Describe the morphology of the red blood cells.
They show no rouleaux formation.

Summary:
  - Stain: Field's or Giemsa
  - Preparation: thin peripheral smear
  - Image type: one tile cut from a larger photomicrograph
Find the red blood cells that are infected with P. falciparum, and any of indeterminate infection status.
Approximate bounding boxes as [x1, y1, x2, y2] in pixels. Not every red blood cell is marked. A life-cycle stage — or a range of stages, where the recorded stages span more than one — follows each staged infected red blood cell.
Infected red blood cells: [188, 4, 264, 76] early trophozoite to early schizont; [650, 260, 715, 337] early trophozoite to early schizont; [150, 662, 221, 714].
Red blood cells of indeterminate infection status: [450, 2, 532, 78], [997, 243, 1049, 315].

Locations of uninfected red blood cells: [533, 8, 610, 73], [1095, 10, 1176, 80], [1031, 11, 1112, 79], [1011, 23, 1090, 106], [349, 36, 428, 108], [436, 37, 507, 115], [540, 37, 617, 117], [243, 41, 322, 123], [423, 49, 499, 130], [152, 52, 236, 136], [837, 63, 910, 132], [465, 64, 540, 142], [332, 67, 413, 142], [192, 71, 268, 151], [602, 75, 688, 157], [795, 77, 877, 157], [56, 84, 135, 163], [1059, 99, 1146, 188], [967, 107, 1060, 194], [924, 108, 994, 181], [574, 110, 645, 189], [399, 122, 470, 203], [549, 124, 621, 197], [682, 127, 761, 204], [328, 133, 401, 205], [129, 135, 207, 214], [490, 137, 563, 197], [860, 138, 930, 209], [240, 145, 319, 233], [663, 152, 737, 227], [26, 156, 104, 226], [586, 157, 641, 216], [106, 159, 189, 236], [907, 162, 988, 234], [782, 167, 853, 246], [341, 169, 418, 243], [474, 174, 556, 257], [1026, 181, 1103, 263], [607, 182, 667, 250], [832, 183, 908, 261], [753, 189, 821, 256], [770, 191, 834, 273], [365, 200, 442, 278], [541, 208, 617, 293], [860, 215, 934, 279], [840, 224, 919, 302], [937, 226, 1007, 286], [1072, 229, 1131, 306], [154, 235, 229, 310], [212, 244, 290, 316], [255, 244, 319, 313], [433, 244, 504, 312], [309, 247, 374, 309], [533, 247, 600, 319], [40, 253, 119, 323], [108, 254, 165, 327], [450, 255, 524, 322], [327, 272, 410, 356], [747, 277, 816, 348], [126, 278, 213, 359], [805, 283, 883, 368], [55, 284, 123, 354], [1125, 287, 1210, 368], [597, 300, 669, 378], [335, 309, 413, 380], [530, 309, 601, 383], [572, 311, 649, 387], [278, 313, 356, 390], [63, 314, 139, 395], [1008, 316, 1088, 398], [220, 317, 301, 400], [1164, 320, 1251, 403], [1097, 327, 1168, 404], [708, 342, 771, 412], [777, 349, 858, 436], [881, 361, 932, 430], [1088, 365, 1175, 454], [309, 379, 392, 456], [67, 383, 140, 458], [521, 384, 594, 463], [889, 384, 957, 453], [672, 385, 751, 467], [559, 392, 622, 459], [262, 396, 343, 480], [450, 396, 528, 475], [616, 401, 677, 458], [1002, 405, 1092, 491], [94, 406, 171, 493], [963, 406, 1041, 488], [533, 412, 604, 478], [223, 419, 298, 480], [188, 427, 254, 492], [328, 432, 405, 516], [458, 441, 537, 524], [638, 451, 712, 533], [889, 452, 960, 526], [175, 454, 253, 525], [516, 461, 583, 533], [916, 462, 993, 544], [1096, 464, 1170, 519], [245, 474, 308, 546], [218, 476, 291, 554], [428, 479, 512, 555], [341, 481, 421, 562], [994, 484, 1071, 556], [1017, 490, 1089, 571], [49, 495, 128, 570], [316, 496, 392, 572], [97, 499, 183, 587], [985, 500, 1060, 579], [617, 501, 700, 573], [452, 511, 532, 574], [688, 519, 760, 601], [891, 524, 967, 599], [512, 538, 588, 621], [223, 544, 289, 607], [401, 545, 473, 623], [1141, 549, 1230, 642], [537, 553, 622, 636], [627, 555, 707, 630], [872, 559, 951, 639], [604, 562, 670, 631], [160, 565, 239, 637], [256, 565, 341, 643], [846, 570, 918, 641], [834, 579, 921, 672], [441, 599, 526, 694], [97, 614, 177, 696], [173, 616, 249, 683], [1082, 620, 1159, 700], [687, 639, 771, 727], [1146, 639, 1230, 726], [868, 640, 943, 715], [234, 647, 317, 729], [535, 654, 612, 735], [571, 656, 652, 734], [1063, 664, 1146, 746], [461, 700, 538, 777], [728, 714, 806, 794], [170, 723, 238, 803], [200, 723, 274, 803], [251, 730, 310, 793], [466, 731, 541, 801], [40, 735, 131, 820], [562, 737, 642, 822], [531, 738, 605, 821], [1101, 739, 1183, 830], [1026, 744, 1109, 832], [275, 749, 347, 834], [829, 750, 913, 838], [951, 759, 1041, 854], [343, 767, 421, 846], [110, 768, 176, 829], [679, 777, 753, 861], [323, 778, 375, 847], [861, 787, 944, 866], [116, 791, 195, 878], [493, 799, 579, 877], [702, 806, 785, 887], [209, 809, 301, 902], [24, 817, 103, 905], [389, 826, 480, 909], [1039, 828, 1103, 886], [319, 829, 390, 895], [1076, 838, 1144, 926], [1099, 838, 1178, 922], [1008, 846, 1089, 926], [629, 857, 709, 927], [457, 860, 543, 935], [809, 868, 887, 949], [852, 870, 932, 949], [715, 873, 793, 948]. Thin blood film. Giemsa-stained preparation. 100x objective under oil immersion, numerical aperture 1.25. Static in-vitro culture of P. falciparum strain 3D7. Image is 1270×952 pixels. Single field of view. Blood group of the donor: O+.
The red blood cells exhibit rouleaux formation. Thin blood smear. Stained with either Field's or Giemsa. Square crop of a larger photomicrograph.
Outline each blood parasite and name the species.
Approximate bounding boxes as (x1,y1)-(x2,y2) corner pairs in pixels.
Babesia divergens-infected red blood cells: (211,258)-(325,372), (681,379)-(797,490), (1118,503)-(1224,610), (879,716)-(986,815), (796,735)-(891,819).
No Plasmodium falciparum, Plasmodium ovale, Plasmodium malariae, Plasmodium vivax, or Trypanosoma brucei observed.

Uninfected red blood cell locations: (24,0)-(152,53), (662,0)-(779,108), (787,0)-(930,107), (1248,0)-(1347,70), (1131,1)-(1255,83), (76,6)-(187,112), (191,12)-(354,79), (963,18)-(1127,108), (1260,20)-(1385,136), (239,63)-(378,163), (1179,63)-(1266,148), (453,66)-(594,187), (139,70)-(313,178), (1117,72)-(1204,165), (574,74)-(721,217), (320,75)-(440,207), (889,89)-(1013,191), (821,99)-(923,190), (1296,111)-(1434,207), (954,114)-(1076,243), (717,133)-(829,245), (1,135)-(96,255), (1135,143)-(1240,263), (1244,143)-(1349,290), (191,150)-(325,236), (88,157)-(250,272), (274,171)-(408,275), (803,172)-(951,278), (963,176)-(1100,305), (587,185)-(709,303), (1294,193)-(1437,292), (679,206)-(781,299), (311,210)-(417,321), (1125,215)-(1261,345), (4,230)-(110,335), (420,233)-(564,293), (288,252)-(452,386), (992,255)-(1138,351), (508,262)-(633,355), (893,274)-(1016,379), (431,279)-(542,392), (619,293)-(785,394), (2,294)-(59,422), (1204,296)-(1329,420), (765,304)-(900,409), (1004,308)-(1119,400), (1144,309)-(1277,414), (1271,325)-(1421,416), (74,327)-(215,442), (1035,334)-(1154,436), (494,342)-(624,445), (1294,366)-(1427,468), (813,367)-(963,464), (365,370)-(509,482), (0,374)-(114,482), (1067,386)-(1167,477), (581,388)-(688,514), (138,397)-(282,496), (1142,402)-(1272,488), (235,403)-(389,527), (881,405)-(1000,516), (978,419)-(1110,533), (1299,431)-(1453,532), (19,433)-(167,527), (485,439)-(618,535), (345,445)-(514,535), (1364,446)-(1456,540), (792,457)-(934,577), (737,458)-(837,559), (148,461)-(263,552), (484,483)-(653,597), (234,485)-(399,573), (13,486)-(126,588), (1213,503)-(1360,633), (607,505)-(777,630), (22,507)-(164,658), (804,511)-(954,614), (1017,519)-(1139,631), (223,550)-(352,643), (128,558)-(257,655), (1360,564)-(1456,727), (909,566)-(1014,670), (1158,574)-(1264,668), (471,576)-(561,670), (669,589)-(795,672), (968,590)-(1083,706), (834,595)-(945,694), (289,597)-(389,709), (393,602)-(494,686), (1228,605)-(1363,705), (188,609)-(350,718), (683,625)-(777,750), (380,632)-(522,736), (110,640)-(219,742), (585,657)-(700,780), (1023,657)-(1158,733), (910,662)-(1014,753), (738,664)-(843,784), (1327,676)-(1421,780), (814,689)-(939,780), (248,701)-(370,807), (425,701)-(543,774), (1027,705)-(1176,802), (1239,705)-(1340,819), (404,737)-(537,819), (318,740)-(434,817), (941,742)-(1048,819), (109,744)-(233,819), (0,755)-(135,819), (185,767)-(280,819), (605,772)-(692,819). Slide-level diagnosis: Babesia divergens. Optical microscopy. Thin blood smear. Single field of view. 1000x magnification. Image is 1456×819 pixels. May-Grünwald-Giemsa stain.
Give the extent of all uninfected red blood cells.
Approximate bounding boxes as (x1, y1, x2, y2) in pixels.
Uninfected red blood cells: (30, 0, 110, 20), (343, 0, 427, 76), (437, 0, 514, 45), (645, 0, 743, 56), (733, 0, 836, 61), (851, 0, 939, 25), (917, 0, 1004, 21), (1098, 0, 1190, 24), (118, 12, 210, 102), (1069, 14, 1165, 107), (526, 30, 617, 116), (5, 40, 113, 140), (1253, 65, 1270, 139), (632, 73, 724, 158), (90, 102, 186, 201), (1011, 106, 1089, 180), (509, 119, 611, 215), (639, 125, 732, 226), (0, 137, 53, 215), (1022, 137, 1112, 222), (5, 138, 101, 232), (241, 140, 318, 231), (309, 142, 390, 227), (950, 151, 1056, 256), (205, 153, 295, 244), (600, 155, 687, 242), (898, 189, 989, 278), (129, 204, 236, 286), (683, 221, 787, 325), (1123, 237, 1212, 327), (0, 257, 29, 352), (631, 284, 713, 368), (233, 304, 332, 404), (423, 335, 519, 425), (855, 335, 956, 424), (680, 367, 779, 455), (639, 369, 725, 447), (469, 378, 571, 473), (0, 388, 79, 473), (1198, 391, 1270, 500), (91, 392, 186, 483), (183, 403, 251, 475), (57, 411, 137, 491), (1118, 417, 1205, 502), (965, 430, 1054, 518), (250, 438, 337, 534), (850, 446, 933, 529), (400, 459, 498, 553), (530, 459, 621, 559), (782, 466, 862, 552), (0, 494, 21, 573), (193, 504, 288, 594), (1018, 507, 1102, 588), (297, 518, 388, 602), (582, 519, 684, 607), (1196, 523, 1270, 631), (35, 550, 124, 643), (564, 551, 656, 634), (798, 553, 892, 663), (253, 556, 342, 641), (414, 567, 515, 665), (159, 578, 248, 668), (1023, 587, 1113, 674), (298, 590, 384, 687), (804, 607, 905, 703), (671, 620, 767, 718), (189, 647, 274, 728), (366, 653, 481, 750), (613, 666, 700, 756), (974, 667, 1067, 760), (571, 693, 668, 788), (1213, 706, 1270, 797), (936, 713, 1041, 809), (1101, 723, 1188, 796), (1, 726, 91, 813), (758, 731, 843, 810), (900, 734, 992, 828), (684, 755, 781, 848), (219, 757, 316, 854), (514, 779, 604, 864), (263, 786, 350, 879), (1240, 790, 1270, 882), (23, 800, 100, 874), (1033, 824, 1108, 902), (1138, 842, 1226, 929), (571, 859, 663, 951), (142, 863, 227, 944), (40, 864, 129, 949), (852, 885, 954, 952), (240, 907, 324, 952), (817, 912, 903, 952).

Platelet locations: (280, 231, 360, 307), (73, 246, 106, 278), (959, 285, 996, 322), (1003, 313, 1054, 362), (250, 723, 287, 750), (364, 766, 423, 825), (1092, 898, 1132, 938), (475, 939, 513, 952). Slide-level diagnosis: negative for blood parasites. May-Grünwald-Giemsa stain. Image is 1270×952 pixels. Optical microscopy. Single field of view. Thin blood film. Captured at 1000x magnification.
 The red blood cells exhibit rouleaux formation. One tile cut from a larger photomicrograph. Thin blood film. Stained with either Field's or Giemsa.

* Assignment: Give back precisely the lines above that start at the line containing "Approximate bounding boxes as (x1,y1)-(x2,y2)" and end at the line containing "No Plasmodium falciparum, Plasmodium", inclusive. No other lines belong in the output.

* Exercise answer:
Approximate bounding boxes as (x1,y1)-(x2,y2) corner pairs in pixels.
Babesia divergens-infected red blood cells: (211,258)-(325,372), (681,379)-(797,490), (1118,503)-(1224,610), (879,716)-(986,815), (796,735)-(891,819).
No Plasmodium falciparum, Plasmodium ovale, Plasmodium malariae, Plasmodium vivax, or Trypanosoma brucei observed.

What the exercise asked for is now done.